At x=3 does the function y=x^3 + (x-3)^(1/3) have a vertical tangent, cusp, corner or none?

The Attempt at a Solution

I took the derivative

y'=3x^2 + 1 / 3x^(2/3) then i replaced 3 in which gave 27 + 1 / 0

I don't understand how to come to the correct conclusion following this step.

Vertical tangent comes to mind since 1 / 0 is a vertical line, but I don't know how to prove it using limits.

 

[Dick]

You mean y'=3x^2 + 1 / 3(x-3)^(2/3), right? If you approach x=3 from below then y' goes to +infinity.
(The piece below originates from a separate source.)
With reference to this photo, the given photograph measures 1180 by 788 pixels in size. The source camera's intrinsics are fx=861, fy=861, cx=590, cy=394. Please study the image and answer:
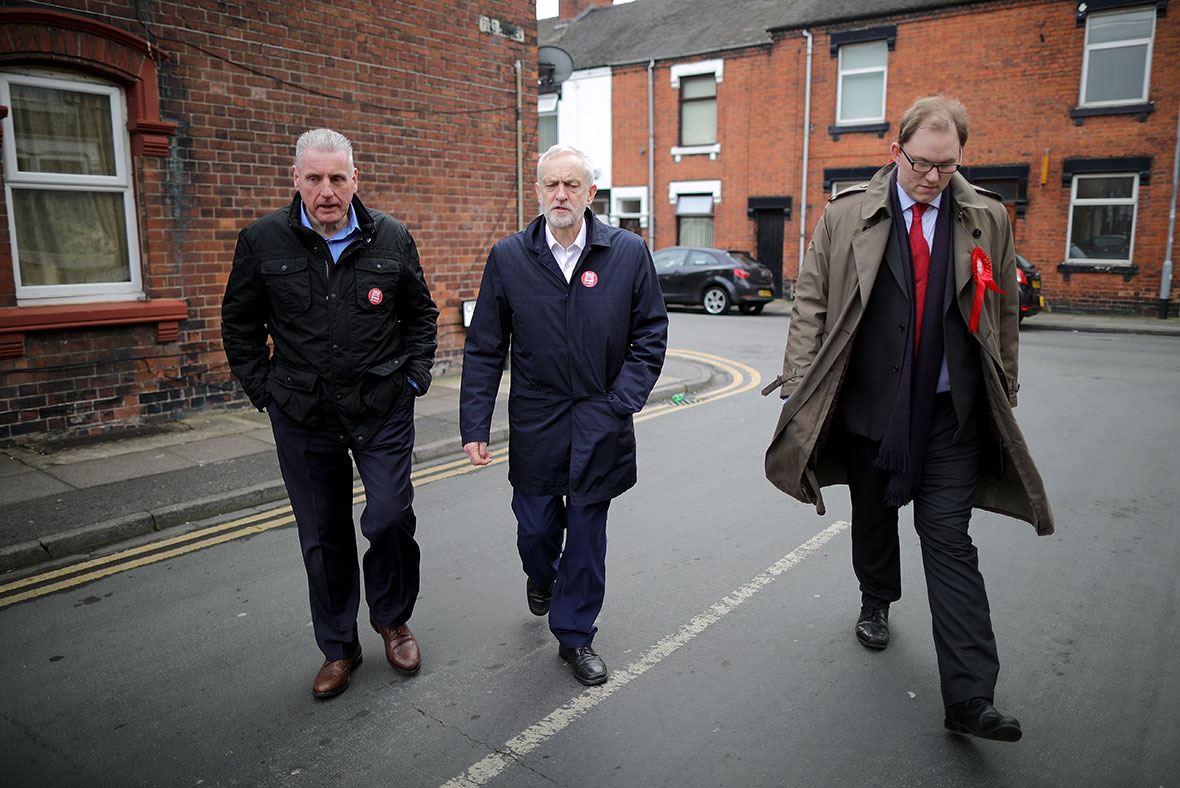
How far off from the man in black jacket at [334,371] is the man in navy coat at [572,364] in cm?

I you approach it from above it also goes to +infinity. y is also continuous at x=3. Looks like a vertical tangent to me.

 

[LCKurtz]

Homework Statement

At x=3 does the function y=x^3 + (x-3)^(1/3) have a vertical tangent, cusp, corner or none?

The Attempt at a Solution

I took the derivative

y'=3x^2 + 1 / 3x^(2/3)

Is that really what you got?? It's either a typo or a mis-calculation.

then i replaced 3 in which gave 27 + 1 / 0

I don't understand how to come to the correct conclusion following this step.

Vertical tangent comes to mind since 1 / 0 is a vertical line, but I don't know how to prove it using limits.

If you have a positive infinite limit from both the left right that suggests a vertical line alright. You can tell whether it is vertical tangent line or cusp by looking at concavity on each side of x = 3.